De overgangsmaatregelen gaan uit van het herverdeeleffect dat éénmalig wordt bepaald door DUO. Deze bepaling vindt plaats op basis van de leerlingentelling van oktober 2021 en geldt voor de gehele duur van de overgangsperiode, welke, afhankelijk van de hoogte van het herverdeeleffect, vier of vijf jaar zal omvatten. Het herverdeeleffect kan positief of negatief zijn.
- Bij een positief herverdeeleffect zal de te ontvangen basisbekostiging op basis van de overgangsmaatregel geleidelijk worden verminderd met een percentage van het herverdeeleffect.
- Bij een negatief herverdeeleffect zal de te ontvangen basisbekostiging op basis van de overgangsmaatregel geleidelijk worden vermeerderd met een percentage van het herverdeeleffect.

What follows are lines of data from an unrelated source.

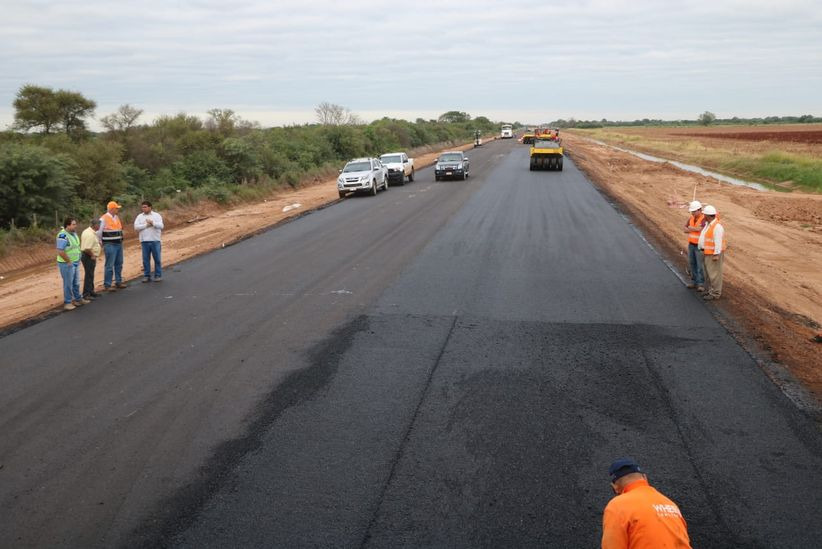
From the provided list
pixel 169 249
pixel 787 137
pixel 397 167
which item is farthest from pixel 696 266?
pixel 787 137

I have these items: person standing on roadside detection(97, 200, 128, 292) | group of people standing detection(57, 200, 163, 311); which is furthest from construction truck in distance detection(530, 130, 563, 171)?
person standing on roadside detection(97, 200, 128, 292)

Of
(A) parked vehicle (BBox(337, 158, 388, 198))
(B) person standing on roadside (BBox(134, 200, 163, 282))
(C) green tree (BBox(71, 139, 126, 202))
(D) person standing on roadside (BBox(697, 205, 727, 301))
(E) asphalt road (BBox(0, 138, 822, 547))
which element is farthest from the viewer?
(A) parked vehicle (BBox(337, 158, 388, 198))

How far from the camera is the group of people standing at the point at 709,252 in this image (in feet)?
38.2

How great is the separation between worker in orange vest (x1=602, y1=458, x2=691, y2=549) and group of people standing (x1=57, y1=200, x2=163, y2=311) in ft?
36.5

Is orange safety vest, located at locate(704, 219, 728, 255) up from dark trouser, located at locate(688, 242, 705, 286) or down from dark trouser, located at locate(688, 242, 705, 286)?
up

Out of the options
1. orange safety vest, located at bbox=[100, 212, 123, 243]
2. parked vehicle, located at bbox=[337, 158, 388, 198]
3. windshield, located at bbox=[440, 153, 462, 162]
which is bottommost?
orange safety vest, located at bbox=[100, 212, 123, 243]

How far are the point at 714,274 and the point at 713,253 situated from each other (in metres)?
0.39

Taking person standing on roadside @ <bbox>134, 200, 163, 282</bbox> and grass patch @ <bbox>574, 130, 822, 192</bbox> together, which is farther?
grass patch @ <bbox>574, 130, 822, 192</bbox>

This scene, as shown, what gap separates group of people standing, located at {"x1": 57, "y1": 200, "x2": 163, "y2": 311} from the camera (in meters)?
12.0

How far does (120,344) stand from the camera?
32.0 feet

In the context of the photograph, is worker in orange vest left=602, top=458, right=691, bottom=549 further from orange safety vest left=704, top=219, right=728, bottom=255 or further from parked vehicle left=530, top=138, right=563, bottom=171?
parked vehicle left=530, top=138, right=563, bottom=171

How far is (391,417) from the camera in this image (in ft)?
23.2

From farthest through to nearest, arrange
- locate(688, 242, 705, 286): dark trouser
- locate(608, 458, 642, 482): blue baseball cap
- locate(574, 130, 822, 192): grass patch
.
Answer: locate(574, 130, 822, 192): grass patch
locate(688, 242, 705, 286): dark trouser
locate(608, 458, 642, 482): blue baseball cap

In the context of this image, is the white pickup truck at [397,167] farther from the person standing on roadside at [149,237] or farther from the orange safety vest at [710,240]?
the orange safety vest at [710,240]
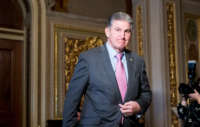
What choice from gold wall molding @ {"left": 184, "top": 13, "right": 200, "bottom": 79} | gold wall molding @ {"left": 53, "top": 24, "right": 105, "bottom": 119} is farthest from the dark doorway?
gold wall molding @ {"left": 184, "top": 13, "right": 200, "bottom": 79}

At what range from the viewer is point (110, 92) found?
1410 mm

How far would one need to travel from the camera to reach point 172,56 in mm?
3695

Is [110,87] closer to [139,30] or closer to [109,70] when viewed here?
[109,70]

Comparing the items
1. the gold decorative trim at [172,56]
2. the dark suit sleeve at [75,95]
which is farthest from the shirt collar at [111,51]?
the gold decorative trim at [172,56]

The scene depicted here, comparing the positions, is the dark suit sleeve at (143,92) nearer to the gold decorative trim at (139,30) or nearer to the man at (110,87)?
the man at (110,87)

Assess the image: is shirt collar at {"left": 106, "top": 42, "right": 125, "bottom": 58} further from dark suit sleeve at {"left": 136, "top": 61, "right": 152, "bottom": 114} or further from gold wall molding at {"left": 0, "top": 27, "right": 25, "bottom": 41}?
gold wall molding at {"left": 0, "top": 27, "right": 25, "bottom": 41}

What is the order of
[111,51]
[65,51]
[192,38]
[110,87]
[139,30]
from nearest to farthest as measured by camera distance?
1. [110,87]
2. [111,51]
3. [65,51]
4. [139,30]
5. [192,38]

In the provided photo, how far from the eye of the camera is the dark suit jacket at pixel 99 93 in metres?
1.41

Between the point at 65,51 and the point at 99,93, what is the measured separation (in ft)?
7.29

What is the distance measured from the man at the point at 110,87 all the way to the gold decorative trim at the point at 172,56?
7.25 feet

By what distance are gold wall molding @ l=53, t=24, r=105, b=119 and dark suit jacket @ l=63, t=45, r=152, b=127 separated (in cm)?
201

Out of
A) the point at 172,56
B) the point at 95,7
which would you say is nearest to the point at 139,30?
the point at 172,56

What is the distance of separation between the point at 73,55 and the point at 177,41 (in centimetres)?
125

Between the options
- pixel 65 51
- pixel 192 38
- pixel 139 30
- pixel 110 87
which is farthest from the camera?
pixel 192 38
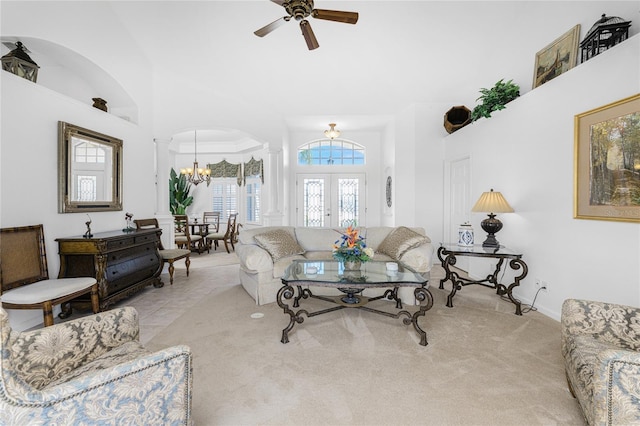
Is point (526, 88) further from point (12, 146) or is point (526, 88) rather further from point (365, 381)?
point (12, 146)

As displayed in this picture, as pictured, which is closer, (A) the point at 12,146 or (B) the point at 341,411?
(B) the point at 341,411

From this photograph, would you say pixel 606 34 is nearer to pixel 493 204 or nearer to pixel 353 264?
pixel 493 204

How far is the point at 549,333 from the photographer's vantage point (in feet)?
8.66

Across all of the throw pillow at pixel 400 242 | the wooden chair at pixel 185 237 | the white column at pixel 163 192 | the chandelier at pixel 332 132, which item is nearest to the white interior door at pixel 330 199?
the chandelier at pixel 332 132

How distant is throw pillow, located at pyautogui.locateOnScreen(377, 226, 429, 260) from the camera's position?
11.6 ft

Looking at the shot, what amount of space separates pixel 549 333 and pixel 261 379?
2.53 m

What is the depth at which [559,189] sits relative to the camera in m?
2.98

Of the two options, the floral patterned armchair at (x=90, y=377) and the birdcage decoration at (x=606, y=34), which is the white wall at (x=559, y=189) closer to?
the birdcage decoration at (x=606, y=34)

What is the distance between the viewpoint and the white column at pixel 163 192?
5160 mm

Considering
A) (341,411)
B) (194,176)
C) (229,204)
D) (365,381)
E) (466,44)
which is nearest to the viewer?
(341,411)

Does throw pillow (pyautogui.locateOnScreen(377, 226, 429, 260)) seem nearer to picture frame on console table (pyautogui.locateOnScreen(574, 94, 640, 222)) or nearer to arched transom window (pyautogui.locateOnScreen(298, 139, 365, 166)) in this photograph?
picture frame on console table (pyautogui.locateOnScreen(574, 94, 640, 222))

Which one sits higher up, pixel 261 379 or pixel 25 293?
pixel 25 293

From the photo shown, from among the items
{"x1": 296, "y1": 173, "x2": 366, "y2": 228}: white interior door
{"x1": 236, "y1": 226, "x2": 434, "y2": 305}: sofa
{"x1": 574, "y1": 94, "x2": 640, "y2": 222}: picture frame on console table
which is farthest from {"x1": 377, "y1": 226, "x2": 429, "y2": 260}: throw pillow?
{"x1": 296, "y1": 173, "x2": 366, "y2": 228}: white interior door

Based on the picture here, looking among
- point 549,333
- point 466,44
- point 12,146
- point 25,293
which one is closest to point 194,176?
point 12,146
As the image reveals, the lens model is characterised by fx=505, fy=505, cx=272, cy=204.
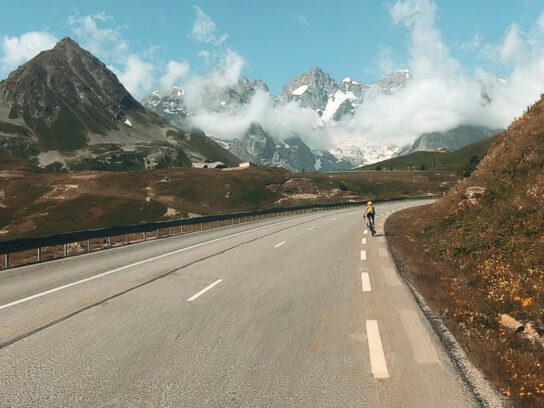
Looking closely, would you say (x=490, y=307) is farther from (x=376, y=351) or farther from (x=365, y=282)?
(x=365, y=282)

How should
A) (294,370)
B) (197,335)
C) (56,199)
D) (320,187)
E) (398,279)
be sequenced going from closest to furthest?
(294,370), (197,335), (398,279), (56,199), (320,187)

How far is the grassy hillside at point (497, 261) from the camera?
6.27 m

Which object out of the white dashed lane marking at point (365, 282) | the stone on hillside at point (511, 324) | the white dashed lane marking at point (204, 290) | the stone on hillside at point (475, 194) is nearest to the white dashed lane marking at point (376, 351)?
the stone on hillside at point (511, 324)

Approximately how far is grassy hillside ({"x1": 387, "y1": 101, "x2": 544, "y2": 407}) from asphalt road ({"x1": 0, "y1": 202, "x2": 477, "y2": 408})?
0.60m

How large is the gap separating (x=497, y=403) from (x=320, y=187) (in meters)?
130

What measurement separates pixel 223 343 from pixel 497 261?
25.1 feet

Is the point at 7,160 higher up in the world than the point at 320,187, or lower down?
higher up

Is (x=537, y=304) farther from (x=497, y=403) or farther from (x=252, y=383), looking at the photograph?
(x=252, y=383)

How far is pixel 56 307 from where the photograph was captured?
32.7 ft

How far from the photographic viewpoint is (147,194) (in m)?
117

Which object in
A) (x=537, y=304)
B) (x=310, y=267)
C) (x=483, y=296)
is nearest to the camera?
(x=537, y=304)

Omdat deze eenmalige berekening van DUO enerzijds bepalend is voor de duur van de overgangsmaatregel en anderzijds ook van belang is voor de hoogte van de vermeerdering of vermindering van de basisbekostiging, is het extra belangrijk dat de leerlingentelling van oktober 2021 plaatsvindt met de correcte aantallen leerlingen. Onjuistheden in deze leerlingentelling werken immers nog jaren jaar door in uw basisbekostiging.